Aspiring Cape Breton writers will learn from some of the island’s best authors this weekend in Mabou when Strathspey Place hosts its second Literary Festival on Saturday, August 20.
On hand to mentor and offer tips in various workshops during the morning and afternoon will be novelist, journalist, and playwright Frank Macdonald (A Forest For Calum, A Possible Madness), historian Jim St. Clair, Mi’kmaq elders Lillian Marshall and Murdena Marshall, Nova Scotian Gaelic singer, songwriter and poet Lewis MacKinnon, graphic designer and photographer Brenna MacNeil, Elizabeth LeFort biographer Daniel Doucet, Participater editor Marie Aucoin, and two book illustrators, Peter Rankin and Virginia McCoy.
Acclaimed Glace Bay author, Sheldon Currie (Glace Bay Miners’ Museum) will offer critiques of previously submitted samples from workshop participants.

Recorded data –
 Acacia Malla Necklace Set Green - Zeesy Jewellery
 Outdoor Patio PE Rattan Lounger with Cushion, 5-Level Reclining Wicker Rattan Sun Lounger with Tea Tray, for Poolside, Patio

---

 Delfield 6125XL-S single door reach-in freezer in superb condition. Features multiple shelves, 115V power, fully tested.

Task set –
a) Copy word for word the part of the festival article that begins with the words containing "Aspiring Cape Breton" and ends with "from workshop participants.".
b) According to the festival article, on what date will Strathspey Place host its second Literary Festival?
The lines aren't needed for any of this.

Responses –
a)
Aspiring Cape Breton writers will learn from some of the island’s best authors this weekend in Mabou when Strathspey Place hosts its second Literary Festival on Saturday, August 20.
On hand to mentor and offer tips in various workshops during the morning and afternoon will be novelist, journalist, and playwright Frank Macdonald (A Forest For Calum, A Possible Madness), historian Jim St. Clair, Mi’kmaq elders Lillian Marshall and Murdena Marshall, Nova Scotian Gaelic singer, songwriter and poet Lewis MacKinnon, graphic designer and photographer Brenna MacNeil, Elizabeth LeFort biographer Daniel Doucet, Participater editor Marie Aucoin, and two book illustrators, Peter Rankin and Virginia McCoy.
Acclaimed Glace Bay author, Sheldon Currie (Glace Bay Miners’ Museum) will offer critiques of previously submitted samples from workshop participants.

b) Saturday, August 20.